*Exercices*.
**a)** Recopiez le passage du texte sur la population canadienne qui s'ouvre sur les mots « Quelle importance peut avoir 0.1 » et se clôt sur « 0,1 point sur la population canadienne? ».
**b)** Dans le texte sur la population canadienne, quel taux de population est indiqué pour les 55 ans et plus ?

Quelle importance peut avoir 0.1 point sur la population canadienne?
Marché du travail

Quelle importance peut avoir 0,1 point sur la population canadienne?

Au Canada, entre octobre et novembre 2022, une statistique particulière concernant la population surprend lorsque l’on prend le temps de s’y intéresser. Selon Statistique Canada le Tableau 14-10-0287-02 qui décortique les Caractéristiques de la population active selon le groupe d’âge, données mensuelles désaisonnalisées, le taux de population des 25 à 54 ans atteint 15,6, alors que celui des 55 ans et plus est de 15,7. 

Quand on s’y arrête, il est permis de se questionner sur ce 0,1. Quel impact a ce décimal sur le marché du travail? Sur la hausse du taux directeur de la Banque du Canada? Sur l’engorgement du système de santé qui semble sur le point d’imploser? Ou encore sur la fréquentation des établissements postsecondaires? Ce simple 0,1 point dérange. La population active, soit les personnes âgées de 25 à 54 ans, atteint un point de rupture qui pourrait être une première dans l’histoire du Canada. De ce fait, la population de 55 ans et plus est en voie de représenter la majorité.

(Données enregistrées)
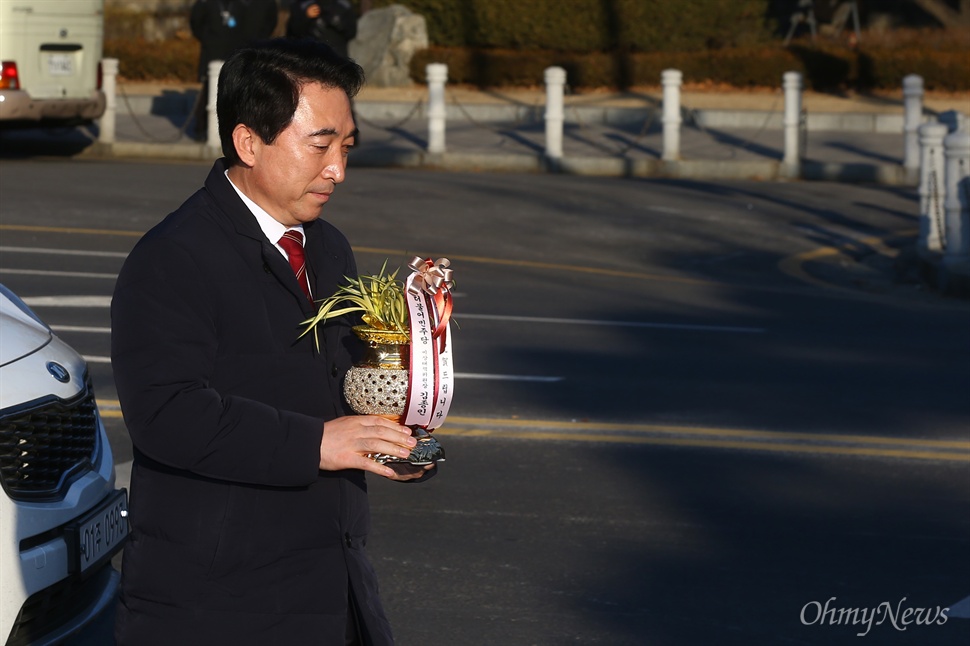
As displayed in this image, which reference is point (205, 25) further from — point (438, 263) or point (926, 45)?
point (438, 263)

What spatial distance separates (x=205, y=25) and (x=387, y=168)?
3.25m

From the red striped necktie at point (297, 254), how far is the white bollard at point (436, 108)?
1801 centimetres

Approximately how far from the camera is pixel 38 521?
13.6 ft

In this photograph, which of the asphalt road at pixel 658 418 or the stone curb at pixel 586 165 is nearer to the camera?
the asphalt road at pixel 658 418

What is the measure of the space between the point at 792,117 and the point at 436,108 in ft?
15.3

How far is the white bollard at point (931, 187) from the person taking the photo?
14867mm

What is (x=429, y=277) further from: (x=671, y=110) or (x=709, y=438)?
(x=671, y=110)

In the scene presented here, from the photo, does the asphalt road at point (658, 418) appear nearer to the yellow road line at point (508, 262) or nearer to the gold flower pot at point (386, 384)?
the yellow road line at point (508, 262)

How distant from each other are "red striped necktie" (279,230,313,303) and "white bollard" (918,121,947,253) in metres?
12.5

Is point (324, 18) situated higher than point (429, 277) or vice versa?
point (324, 18)

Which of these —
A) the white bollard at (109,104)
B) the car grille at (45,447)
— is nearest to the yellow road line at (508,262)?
the white bollard at (109,104)

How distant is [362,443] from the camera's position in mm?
2812

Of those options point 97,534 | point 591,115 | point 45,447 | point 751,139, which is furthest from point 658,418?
point 591,115

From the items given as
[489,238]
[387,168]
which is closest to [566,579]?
[489,238]
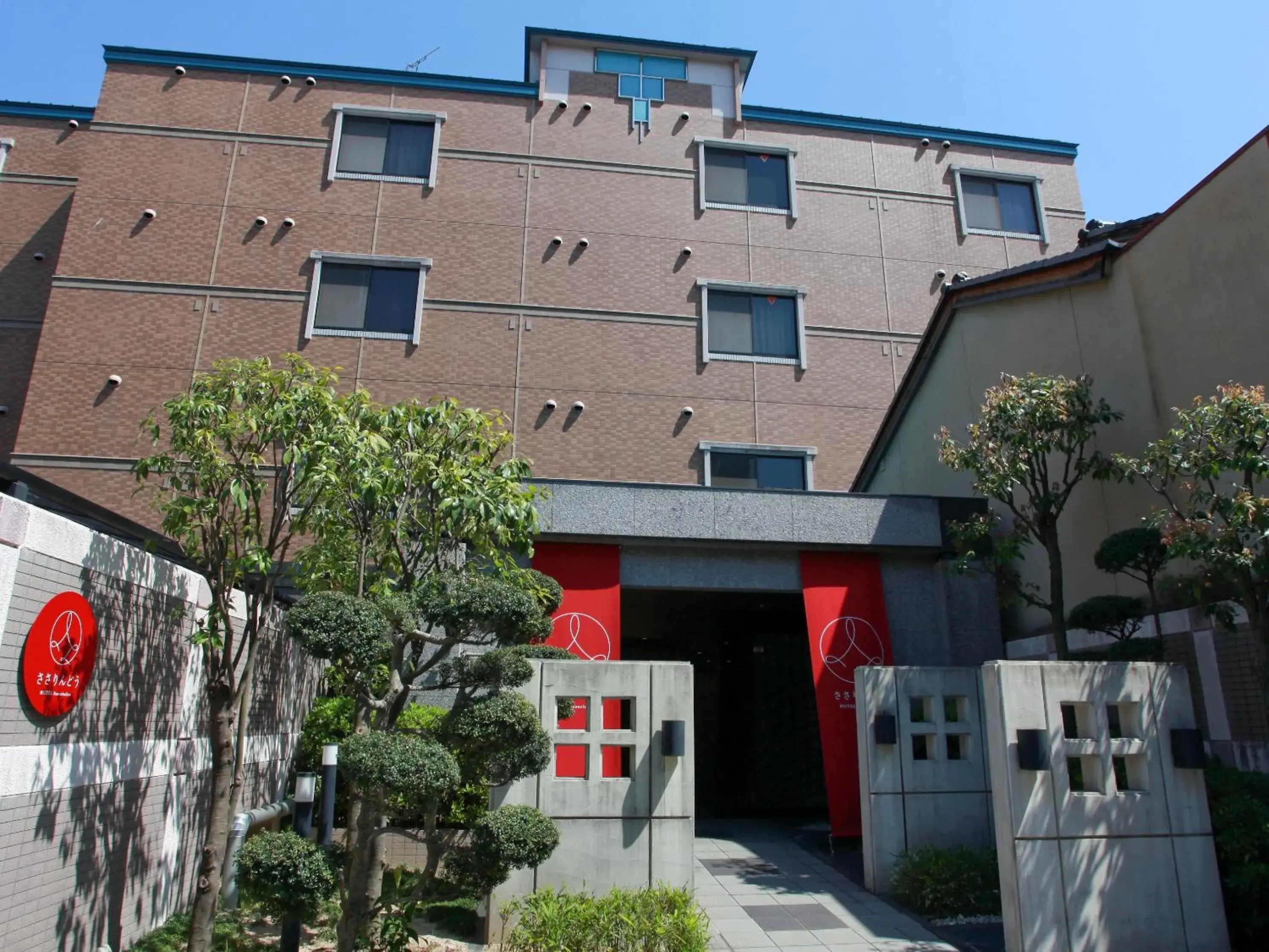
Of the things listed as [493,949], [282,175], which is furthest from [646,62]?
[493,949]

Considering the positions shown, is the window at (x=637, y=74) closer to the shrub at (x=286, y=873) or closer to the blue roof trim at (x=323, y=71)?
the blue roof trim at (x=323, y=71)

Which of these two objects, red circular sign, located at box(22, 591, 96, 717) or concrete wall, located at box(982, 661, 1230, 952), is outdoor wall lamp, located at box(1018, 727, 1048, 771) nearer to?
concrete wall, located at box(982, 661, 1230, 952)

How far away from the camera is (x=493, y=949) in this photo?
23.9ft

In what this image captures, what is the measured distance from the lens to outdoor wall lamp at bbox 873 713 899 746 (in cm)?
944

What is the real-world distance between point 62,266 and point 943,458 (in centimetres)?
1600

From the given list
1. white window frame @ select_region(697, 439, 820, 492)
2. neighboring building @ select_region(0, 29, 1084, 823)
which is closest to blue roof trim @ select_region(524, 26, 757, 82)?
neighboring building @ select_region(0, 29, 1084, 823)

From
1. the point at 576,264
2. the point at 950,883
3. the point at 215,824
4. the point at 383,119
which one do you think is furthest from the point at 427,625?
the point at 383,119

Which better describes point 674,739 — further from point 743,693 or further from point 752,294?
point 752,294

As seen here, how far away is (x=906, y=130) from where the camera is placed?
20531 mm

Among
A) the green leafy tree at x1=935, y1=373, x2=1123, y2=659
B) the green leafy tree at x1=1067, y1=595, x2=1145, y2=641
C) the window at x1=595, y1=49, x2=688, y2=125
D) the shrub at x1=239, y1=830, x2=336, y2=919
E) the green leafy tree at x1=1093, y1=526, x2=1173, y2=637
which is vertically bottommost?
the shrub at x1=239, y1=830, x2=336, y2=919

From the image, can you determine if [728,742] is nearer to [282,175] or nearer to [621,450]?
[621,450]

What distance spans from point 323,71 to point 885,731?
1742 centimetres

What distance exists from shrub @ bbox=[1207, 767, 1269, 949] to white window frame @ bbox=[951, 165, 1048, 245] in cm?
1499

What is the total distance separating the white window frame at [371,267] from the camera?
56.0 ft
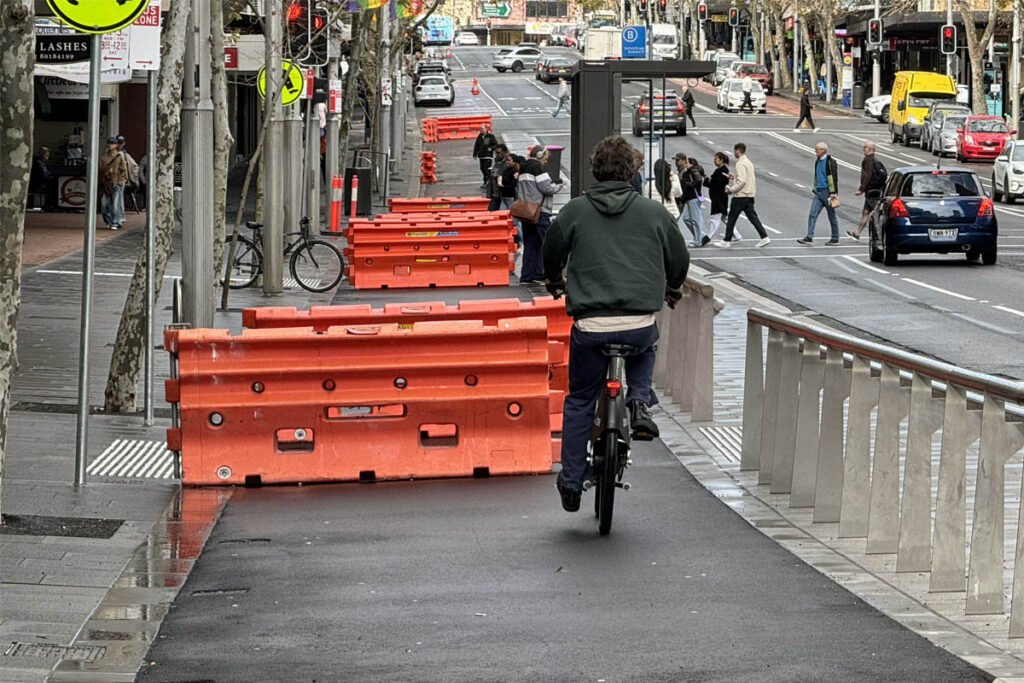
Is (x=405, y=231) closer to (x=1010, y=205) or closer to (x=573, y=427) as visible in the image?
(x=573, y=427)

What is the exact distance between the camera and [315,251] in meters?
26.3

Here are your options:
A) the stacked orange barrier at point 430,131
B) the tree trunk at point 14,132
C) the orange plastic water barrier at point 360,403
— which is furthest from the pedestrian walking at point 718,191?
the stacked orange barrier at point 430,131

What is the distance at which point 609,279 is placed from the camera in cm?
888

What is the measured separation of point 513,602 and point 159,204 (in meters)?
7.46

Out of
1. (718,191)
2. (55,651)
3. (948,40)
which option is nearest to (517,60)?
(948,40)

*Résultats par tâche*.
**a)**
Quelle importance peut avoir 0.1 point sur la population canadienne?
Marché du travail

Quelle importance peut avoir 0,1 point sur la population canadienne?

**b)** Ce taux est de 15,7.